Thread (130 messages) 130 messages, 15 authors, 2013-04-17

Re: RAID performance - new kernel results

From: Charles Polisher <hidden>
Date: 2013-03-10 15:35:18

On Mar 02, 2013 Adam Goryachev wrote:
On 24/02/13 02:57, John Stoffel wrote:
quoted
Can I please ask you to sit down and write a paper for USENIX on this
whole issue and how you resolved it?  You and Stan have done a great
job here documenting and discussing the problems, troubleshooting
methods and eventual solution(s) to the problem.  

It would be wonderful to have some diagrams to go with all this
discussion, showing the original network setup, iSCSI disk setup,
etc.  Then how to updated and changed thing to find bottlenecks. 
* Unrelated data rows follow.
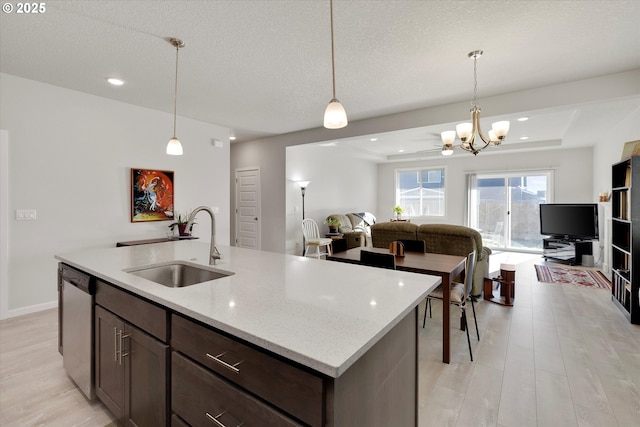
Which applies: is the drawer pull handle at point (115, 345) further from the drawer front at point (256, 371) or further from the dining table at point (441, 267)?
the dining table at point (441, 267)

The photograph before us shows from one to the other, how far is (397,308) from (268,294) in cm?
56

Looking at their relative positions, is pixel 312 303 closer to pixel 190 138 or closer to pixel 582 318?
pixel 582 318

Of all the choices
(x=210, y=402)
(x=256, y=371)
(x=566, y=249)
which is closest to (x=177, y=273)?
(x=210, y=402)

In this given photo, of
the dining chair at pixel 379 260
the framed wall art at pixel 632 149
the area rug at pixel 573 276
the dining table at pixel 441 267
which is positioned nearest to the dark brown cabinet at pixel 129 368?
the dining chair at pixel 379 260

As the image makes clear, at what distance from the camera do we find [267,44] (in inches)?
104

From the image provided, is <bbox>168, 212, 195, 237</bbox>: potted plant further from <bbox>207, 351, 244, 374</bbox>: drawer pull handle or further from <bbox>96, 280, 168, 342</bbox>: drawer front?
<bbox>207, 351, 244, 374</bbox>: drawer pull handle

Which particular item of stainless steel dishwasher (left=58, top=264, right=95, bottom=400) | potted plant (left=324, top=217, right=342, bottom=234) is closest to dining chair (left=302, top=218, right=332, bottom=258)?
potted plant (left=324, top=217, right=342, bottom=234)

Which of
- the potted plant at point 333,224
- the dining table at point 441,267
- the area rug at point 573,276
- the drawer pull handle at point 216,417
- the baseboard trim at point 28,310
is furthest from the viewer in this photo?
the potted plant at point 333,224

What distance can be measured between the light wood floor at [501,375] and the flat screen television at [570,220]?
3.50m

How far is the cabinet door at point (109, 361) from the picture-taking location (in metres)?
1.57

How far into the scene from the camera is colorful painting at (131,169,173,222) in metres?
4.24

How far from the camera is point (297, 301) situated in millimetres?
1230

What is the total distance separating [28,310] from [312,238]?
4682 mm

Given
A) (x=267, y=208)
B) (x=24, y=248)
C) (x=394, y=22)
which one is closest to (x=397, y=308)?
(x=394, y=22)
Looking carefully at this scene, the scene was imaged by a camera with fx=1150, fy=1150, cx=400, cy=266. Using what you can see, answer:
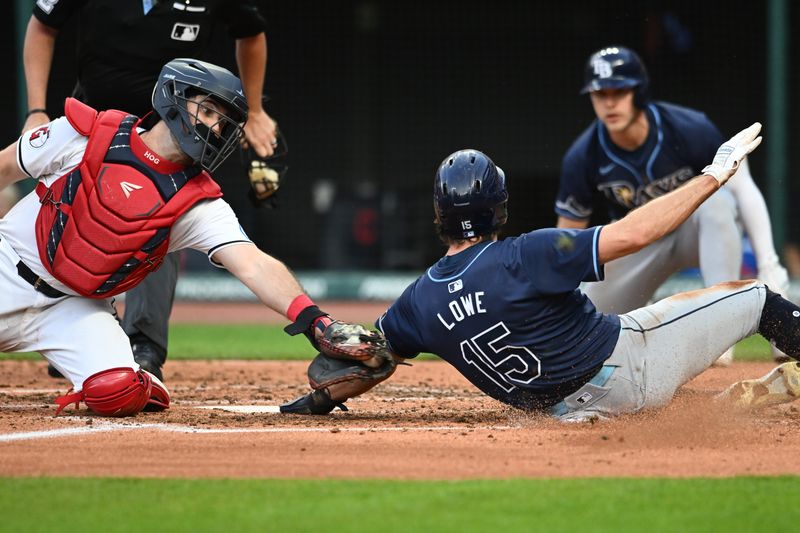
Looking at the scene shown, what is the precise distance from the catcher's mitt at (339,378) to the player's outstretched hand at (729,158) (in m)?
1.46

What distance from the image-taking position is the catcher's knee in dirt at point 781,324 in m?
4.63

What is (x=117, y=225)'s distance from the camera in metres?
4.64

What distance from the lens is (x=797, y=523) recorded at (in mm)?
3023

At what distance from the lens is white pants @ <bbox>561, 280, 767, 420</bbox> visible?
14.8 feet

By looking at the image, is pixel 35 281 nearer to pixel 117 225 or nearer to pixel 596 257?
pixel 117 225

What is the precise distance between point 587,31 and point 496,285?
1298 centimetres

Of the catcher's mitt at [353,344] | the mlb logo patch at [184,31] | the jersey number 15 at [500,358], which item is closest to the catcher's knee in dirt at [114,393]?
the catcher's mitt at [353,344]

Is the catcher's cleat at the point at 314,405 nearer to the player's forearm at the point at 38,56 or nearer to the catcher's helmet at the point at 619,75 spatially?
the player's forearm at the point at 38,56

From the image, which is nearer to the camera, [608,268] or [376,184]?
[608,268]

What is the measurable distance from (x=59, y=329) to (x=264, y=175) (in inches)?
67.0

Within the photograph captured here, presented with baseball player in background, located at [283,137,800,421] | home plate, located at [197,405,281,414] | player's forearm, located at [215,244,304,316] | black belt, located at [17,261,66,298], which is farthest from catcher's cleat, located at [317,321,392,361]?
black belt, located at [17,261,66,298]

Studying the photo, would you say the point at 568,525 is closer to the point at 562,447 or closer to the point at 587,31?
the point at 562,447

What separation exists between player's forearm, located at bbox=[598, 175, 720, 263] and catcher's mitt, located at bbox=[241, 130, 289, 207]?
2.61m

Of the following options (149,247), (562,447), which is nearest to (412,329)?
(562,447)
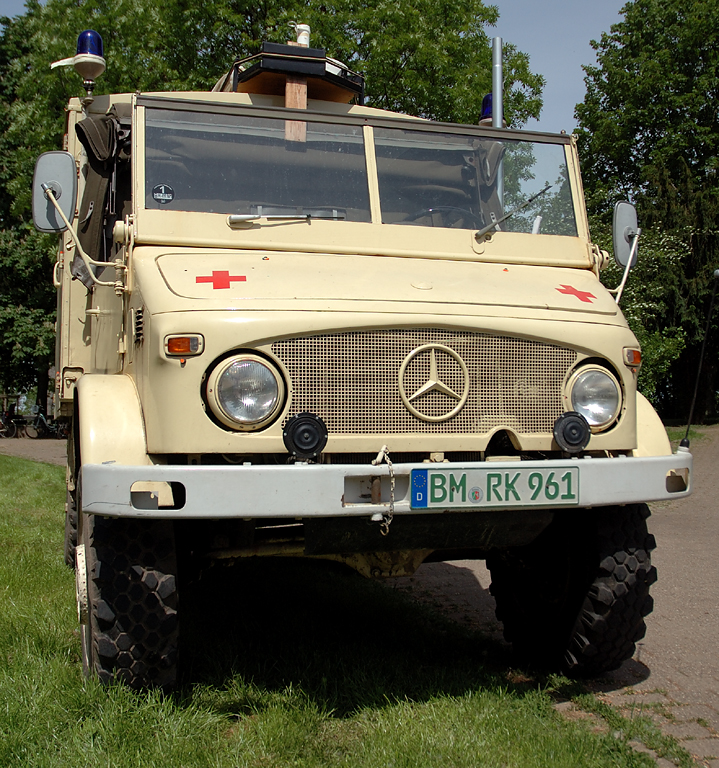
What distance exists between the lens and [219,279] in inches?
137

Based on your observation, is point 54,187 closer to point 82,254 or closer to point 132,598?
point 82,254

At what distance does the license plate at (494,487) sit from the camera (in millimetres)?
3129

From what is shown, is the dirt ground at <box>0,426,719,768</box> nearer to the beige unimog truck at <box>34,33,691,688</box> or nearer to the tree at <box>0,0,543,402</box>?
the beige unimog truck at <box>34,33,691,688</box>

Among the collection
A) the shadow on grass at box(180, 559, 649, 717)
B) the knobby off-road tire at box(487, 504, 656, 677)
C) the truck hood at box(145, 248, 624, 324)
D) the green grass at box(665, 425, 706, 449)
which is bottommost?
the shadow on grass at box(180, 559, 649, 717)

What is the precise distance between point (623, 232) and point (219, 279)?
2.45 m

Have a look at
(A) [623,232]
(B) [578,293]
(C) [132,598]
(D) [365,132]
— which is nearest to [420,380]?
(B) [578,293]

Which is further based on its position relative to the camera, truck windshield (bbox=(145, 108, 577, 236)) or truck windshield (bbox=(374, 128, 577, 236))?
truck windshield (bbox=(374, 128, 577, 236))

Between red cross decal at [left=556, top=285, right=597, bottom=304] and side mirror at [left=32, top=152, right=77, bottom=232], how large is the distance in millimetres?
2460

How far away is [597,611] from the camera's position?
12.4 ft

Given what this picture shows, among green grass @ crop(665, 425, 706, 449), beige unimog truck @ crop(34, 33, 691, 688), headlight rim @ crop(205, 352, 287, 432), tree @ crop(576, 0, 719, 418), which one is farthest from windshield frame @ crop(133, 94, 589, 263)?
tree @ crop(576, 0, 719, 418)

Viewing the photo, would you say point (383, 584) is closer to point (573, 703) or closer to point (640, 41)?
point (573, 703)

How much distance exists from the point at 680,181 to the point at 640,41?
6525mm

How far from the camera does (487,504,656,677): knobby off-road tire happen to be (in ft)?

The interesting thing is the complete slowdown when using LVM
snapshots, which points to major possibilities for performance
improvements there.  But those improvements will be hard to do without
being able to run on real hardware, which is expensive for people to
have at home.  

I've been following this discussion from day one and really enjoying
it and I've learned quite a bit about iSCSI, networking and some of
the RAID issues.  I too run Debian stable on my home NFS/VM/mail/mysql
server and I've been getting frustrated by how far back it is, even
with backports.  I got burned in the past by testing, which is why I
stay on stable, but now I'm feeling like I'm getting burned on stable
too.  *grin*  It's a balancing act for sure!
Hi Adam, John, and Stan,

I too have been poring over this thread for weeks while building and
testing arrays in my lab, trying techniques you've been tossing
around, diagramming hardware & software, and generating plots of
the results. It's quite interesting work though friends are
asking pointed questions about where I've been. 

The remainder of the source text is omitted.